---------- PROVIDED RECORDS

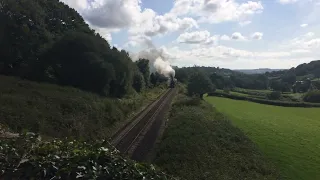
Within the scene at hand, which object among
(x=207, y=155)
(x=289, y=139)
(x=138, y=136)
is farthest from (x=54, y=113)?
(x=289, y=139)

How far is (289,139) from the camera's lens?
45.2m

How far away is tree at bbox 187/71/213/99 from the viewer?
97.2m

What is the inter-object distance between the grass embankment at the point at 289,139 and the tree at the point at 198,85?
29980 mm

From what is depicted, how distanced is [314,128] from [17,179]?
57437mm

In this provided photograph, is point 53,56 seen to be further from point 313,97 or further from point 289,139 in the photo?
point 313,97

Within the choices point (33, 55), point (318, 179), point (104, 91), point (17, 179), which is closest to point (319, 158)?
point (318, 179)

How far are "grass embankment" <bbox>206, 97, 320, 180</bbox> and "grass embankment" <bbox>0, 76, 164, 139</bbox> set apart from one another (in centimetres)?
1744

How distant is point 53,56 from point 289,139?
119 feet

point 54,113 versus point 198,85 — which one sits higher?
point 198,85

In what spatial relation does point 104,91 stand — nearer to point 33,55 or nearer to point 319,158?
point 33,55

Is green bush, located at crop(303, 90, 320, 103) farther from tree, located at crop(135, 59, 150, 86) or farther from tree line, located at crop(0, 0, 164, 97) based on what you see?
tree line, located at crop(0, 0, 164, 97)

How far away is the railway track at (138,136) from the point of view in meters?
27.5

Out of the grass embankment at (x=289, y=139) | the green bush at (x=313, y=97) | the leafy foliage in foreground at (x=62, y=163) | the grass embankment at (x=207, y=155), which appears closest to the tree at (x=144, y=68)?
the grass embankment at (x=289, y=139)

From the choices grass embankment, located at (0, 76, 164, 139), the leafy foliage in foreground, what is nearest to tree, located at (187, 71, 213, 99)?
grass embankment, located at (0, 76, 164, 139)
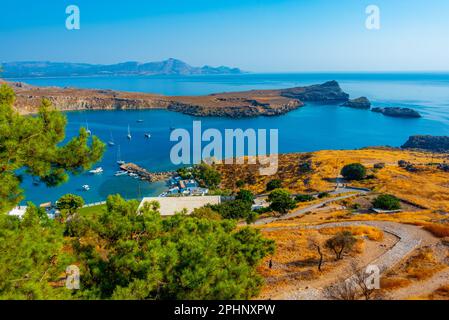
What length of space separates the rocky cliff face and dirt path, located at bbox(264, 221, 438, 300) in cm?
9196

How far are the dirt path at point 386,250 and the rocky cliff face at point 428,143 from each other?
92.0 m

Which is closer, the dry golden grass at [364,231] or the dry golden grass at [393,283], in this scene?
the dry golden grass at [393,283]

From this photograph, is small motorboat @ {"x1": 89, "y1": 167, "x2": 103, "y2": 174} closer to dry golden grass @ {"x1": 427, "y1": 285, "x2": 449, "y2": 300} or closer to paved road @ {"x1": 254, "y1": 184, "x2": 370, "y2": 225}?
paved road @ {"x1": 254, "y1": 184, "x2": 370, "y2": 225}

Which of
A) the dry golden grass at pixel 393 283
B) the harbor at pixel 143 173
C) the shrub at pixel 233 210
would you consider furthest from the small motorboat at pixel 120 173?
the dry golden grass at pixel 393 283

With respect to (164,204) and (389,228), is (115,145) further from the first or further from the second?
(389,228)

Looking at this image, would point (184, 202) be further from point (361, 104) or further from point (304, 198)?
point (361, 104)

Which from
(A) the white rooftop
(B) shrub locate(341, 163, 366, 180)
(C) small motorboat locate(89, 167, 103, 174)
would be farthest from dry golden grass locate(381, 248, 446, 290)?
(C) small motorboat locate(89, 167, 103, 174)

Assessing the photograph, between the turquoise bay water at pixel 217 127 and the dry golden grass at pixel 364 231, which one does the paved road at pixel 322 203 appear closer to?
the dry golden grass at pixel 364 231

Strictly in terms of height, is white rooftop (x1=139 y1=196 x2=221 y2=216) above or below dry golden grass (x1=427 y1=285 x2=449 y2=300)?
below

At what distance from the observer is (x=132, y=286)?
412 inches

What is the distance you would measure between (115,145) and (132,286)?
105 meters

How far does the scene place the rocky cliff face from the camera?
10881cm

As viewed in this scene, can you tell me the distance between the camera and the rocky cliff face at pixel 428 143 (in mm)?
108812

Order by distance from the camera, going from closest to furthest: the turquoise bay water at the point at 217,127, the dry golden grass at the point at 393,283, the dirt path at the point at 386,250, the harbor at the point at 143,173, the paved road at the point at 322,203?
the dry golden grass at the point at 393,283
the dirt path at the point at 386,250
the paved road at the point at 322,203
the turquoise bay water at the point at 217,127
the harbor at the point at 143,173
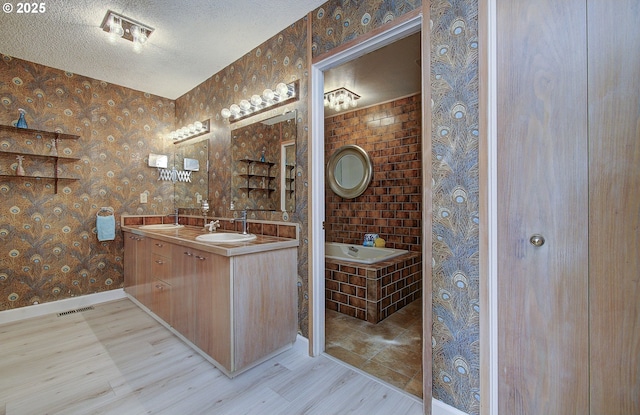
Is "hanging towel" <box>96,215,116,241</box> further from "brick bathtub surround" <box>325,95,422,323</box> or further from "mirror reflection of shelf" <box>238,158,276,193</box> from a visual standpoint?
"brick bathtub surround" <box>325,95,422,323</box>

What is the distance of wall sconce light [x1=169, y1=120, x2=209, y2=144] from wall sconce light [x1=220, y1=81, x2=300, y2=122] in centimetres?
40

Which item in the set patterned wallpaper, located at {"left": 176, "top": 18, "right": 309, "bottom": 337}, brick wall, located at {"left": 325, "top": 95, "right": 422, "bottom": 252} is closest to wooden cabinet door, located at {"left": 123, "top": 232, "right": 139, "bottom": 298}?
patterned wallpaper, located at {"left": 176, "top": 18, "right": 309, "bottom": 337}

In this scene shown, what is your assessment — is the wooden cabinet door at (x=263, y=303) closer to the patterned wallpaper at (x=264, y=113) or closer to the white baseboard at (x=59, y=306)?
the patterned wallpaper at (x=264, y=113)

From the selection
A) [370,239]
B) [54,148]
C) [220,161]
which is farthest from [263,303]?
[54,148]

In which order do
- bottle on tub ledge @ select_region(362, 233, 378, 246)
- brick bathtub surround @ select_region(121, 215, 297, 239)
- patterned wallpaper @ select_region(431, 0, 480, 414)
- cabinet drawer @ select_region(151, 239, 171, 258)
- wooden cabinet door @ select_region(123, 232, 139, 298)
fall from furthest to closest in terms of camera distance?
bottle on tub ledge @ select_region(362, 233, 378, 246) < wooden cabinet door @ select_region(123, 232, 139, 298) < cabinet drawer @ select_region(151, 239, 171, 258) < brick bathtub surround @ select_region(121, 215, 297, 239) < patterned wallpaper @ select_region(431, 0, 480, 414)

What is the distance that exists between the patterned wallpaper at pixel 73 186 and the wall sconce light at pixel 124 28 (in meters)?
1.14

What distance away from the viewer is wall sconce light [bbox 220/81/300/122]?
212 centimetres

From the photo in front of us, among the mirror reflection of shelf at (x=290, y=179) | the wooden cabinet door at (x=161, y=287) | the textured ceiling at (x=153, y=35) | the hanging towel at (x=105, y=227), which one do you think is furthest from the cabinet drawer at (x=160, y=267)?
the textured ceiling at (x=153, y=35)

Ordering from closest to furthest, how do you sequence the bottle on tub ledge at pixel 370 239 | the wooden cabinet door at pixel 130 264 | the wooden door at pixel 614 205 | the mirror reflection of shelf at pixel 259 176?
the wooden door at pixel 614 205 → the mirror reflection of shelf at pixel 259 176 → the wooden cabinet door at pixel 130 264 → the bottle on tub ledge at pixel 370 239

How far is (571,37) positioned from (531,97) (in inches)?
9.4

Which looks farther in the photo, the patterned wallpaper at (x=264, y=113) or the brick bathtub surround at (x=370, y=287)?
the brick bathtub surround at (x=370, y=287)

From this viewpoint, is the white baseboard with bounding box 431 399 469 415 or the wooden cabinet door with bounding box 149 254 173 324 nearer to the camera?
the white baseboard with bounding box 431 399 469 415

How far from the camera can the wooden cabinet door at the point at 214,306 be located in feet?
5.53

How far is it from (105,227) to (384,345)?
3.14m
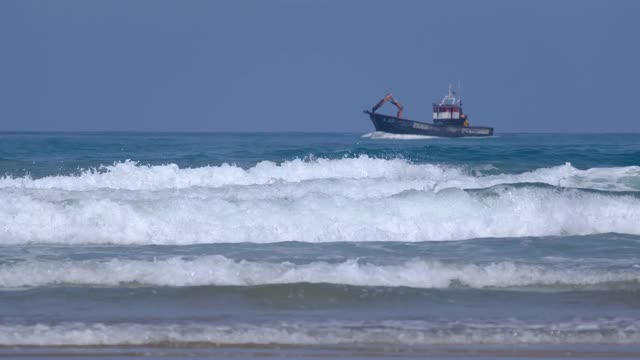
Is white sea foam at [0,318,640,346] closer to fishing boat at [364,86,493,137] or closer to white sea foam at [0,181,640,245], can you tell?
white sea foam at [0,181,640,245]

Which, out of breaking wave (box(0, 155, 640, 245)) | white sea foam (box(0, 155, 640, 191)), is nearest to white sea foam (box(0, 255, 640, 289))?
breaking wave (box(0, 155, 640, 245))

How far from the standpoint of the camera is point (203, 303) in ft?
29.1

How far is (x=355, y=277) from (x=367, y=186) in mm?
8248

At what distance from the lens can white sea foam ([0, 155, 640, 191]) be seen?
67.2 ft

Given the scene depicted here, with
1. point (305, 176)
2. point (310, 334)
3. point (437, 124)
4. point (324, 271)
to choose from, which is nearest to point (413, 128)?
point (437, 124)

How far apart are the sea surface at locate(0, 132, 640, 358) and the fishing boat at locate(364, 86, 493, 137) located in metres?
36.9

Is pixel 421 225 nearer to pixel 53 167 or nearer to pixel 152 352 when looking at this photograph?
pixel 152 352

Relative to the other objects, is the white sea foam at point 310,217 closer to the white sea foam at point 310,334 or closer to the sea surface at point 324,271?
the sea surface at point 324,271

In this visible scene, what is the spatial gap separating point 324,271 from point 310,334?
2.34 m

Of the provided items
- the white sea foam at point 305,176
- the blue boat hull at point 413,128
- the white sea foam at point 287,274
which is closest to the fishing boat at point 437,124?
the blue boat hull at point 413,128

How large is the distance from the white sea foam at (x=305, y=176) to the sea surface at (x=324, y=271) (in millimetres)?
1979

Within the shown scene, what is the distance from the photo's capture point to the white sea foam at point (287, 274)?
9.73 metres

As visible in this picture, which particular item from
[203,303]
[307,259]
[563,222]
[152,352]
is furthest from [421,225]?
[152,352]

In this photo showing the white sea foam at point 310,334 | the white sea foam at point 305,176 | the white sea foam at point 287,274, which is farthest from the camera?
the white sea foam at point 305,176
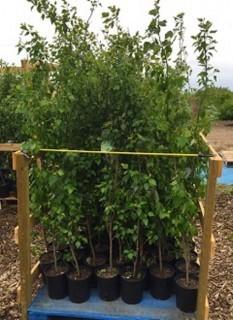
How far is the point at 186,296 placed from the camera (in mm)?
2361

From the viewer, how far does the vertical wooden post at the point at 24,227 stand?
2.27m

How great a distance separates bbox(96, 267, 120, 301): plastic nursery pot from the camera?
2.43m

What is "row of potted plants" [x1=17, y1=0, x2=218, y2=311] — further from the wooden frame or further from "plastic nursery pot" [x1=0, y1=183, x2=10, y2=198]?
"plastic nursery pot" [x1=0, y1=183, x2=10, y2=198]

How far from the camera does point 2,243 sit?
11.9 feet

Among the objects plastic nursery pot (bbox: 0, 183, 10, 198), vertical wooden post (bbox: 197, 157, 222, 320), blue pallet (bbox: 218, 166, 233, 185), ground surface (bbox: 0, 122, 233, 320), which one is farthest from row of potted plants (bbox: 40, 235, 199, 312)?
blue pallet (bbox: 218, 166, 233, 185)

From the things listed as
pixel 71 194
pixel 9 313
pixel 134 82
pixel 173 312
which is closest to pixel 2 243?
pixel 9 313

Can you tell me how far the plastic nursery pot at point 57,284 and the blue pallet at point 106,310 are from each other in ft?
0.12

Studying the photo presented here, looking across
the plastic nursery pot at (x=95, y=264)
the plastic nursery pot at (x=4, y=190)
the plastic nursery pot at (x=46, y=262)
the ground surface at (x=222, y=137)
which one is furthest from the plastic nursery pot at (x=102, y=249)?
the ground surface at (x=222, y=137)

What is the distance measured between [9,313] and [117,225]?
995 mm

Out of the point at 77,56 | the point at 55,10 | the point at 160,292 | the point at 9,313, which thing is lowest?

--------------------

WORK REQUIRED
Please copy out the data from the line with "From the selection" up to and including the line with "bottle on tub ledge @ select_region(362, 233, 378, 246) <", exactly as it appears.

PROBLEM SOLUTION
From the selection
A) [370,239]
B) [54,148]
C) [220,161]
which is farthest from [263,303]?
[54,148]

In which order do
- bottle on tub ledge @ select_region(362, 233, 378, 246)
- brick bathtub surround @ select_region(121, 215, 297, 239)
- patterned wallpaper @ select_region(431, 0, 480, 414)
- cabinet drawer @ select_region(151, 239, 171, 258)
- wooden cabinet door @ select_region(123, 232, 139, 298)
fall from furthest to closest in terms of camera distance?
bottle on tub ledge @ select_region(362, 233, 378, 246) < wooden cabinet door @ select_region(123, 232, 139, 298) < cabinet drawer @ select_region(151, 239, 171, 258) < brick bathtub surround @ select_region(121, 215, 297, 239) < patterned wallpaper @ select_region(431, 0, 480, 414)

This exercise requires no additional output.